03 July 2008

Will gas prices defeat our efforts to combat global warming?

In former British PM Tony Blair's report to the G8 Hokkaido summit Breaking the Climate Deadlock, he claims, "Most people no longer need persuading that the changing climate poses a serious risk to humankind. ... There is now agreement that we should shift our economies away from carbon dependence. Again, most people agree that a framework for national and international action is needed to incentivise, encourage and oblige such a radical shift."

Far be it from me to question Tony Blair, but do most people agree action is needed for a "radical shift"? According to a recent Strategic Counsel poll, when asked what the most important issue facing them today is, Canadians rated the environment number three, dropping from number one last year. It is now topped by concern over the economy and, no surprise, gas prices. Only one per cent of Americans named the environment as their most important issue. These numbers suggest that North Americans are willing to sacrifice to combat global warming right up to the point where they have to get out of their cars. And they aren't alone. Europe, which has shown a much more enlightened approach to climate change, has been racked with protests against higher gas prices, as have other parts of the world.

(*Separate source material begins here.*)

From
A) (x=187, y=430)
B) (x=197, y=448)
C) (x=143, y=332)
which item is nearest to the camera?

As for our leaders -- not much recognition for the need of a radical shift there. Ed Stelmach, premier of Canada's pollution province, dreams the dream of carbon sequestration while emissions steadily increase. Prime Minister Harper attacks Stephane Dion's plan for a carbon tax entirely on economic terms while coming up with no coherent plan of his own. And in the United States, the world's major polluter, the current president continues to suppress evidence of the crisis.

Our leaders may not even understand the problem. It isn't, as many think, a greenhouse gas effect. It is, as the scientists are trying to tell us, a runaway greenhouse gas effect. Global warming is progressing geometrically, not linearly. As the Earth warms, other phenomena kick in which add to the warming. For example, as the Arctic Ocean ice cover shrinks due to warming, we lose a major reflector. Instead of being reflected back into space, sunlight is absorbed by the darker ocean, warming it further. The same effect occurs on land as the the snow cover declines each year. And warming up the north will melt the permafrost, releasing billions of tonnes of methane, a greenhouse gas over 20 times as potent as carbon dioxide. And so it goes.

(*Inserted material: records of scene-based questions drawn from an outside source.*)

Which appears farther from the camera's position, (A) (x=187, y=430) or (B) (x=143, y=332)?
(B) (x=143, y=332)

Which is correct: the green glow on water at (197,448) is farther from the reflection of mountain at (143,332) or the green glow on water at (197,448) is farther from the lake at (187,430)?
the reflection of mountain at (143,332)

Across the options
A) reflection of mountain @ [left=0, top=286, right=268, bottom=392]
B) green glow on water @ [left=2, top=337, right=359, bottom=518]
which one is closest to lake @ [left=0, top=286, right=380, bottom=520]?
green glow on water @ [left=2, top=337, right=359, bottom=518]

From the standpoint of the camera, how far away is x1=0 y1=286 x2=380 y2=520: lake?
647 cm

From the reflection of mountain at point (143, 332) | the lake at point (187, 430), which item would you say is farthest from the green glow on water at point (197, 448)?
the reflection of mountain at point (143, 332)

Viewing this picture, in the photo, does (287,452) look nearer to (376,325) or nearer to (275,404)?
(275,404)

Tony Blair says in his report, "If we are not radical enough in altering the nature of our economic growth, we will not avoid potential catastrophe to the climate." Well said. But then he adds, "If we are not realistic enough in setting a framework to get there, we will fail to achieve agreement." I fear our political and business leaders, and perhaps even more importantly a gas price-obsessed population, have a concept of "realistic" that lacks the urgency scientists have recognized. The truth may be, as Al Gore would say, just too inconvenient. After all, business leaders' first priority is profit, political leaders' first priority is winning the next election, and the public's first priority seems to be the price of gas. Only scientists' first priority is the truth. They, however, are not the ones with the power.